When the Activated Sludge reaches the end of the process it is still a highly active biomass but is now mixed with purified effluent. It is transferred to Settlement Tanks (Secondary Clarifiers) to allow separation from the purified effluent which may be discharged to the river or to some form of tertiary treatment. The settled biomass, called Return Activated Sludge (RAS), is then returned to the beginning of the aeration process where it will absorb fresh sewage to start the process again. This enables the process to operate as a continuous cycle.

Surplus Activated Sludge (SAS)

As the RAS mixing with the fresh sewage will produce a gradual growth in the activated sludge present it is necessary to waste a certain quantity each day. This Surplus Activated Sludge (SAS) is wasted by continuously withdrawing some of the RAS for sludge disposal.

A typical Flow Sheet is given below depicting all components of Activated Sludge Process

 

Aeration Methods: 

Diffused Aeration: Sewage liquor is run into deep tanks with diffuser grid aeration systems that are attached to the floor. Air is pumped through the blocks and the curtain of bubbles formed both oxygenates the liquor and also provides the necessary mixing action. Where capacity is limited or the sewage is unusually strong or difficult to treat, oxygen may be used instead of air. Typically, the air is generated by some type of blower or compressor.
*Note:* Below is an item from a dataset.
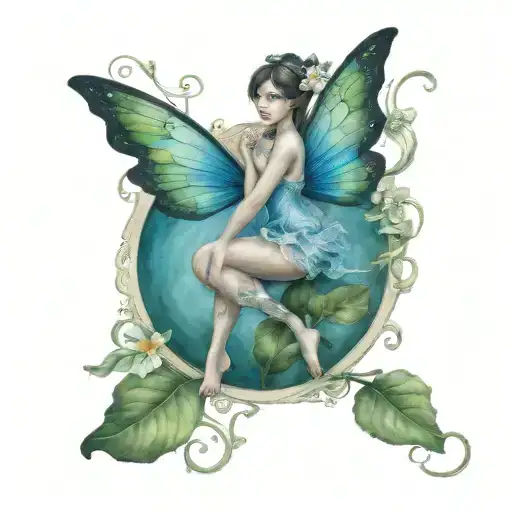 Fairie On Lillie Pad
Surface aerators: Vertically mounted tubes of up to 1 meter diameter extending from just above the base of a deep concrete tank to just below the surface of the sewage liquor. A typical shaft might be 10 meters high. At the surface end the tube is formed into a cone with helical vanes attached to the inner surface. When the tube is rotated, the vanes spin liquor up and out of the cones drawing new sewage liquor from the base of the tank. In many works each cone is located in a separate cell that can be isolated from the remaining cells if required for maintenance. Some works may have two cones to a cell and some large works may have 4 cones per cell.

General considerations include: wastewater characteristics, local environmental conditions (including temperature), possible presence of toxic or other inhibitory substances (will the process receive industrial effluents or septage, for instance), oxygen transfer requirements and reaction kinetics (detention time in the system, related to quality and quantity of wastewater received, effluent requirements, sludge treatment requirements and other factors listed above).